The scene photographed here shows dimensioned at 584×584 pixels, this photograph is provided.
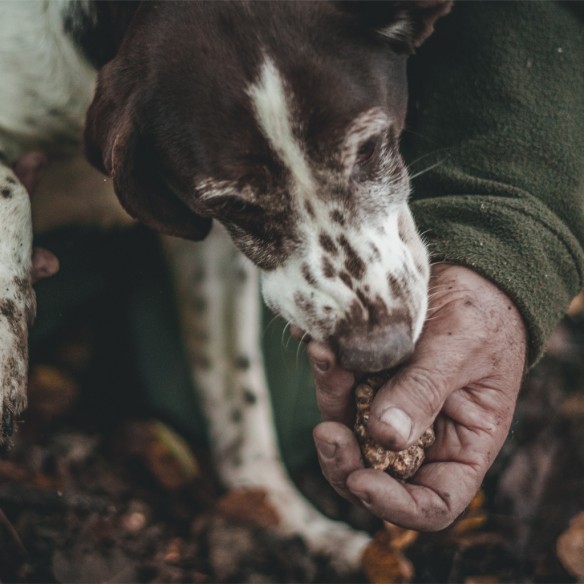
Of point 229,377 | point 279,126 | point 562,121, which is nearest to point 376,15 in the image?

---

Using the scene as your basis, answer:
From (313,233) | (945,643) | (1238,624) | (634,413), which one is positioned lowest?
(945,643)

--

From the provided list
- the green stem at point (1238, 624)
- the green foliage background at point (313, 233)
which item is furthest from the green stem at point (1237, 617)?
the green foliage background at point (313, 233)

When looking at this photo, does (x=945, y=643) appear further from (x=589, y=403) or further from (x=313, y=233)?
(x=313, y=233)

- _Problem to work on_
Format the records as a JSON list of strings, one string per line, starting at the line that contains "The scene photographed" and stopping after the line that contains "Of point 229,377". Leave out blank lines and the pictures.

- _Output of the task_
[
  "The scene photographed here shows dimensioned at 584×584 pixels, this photograph is provided.",
  "Of point 229,377 | point 279,126 | point 562,121, which is nearest to point 376,15 in the image?"
]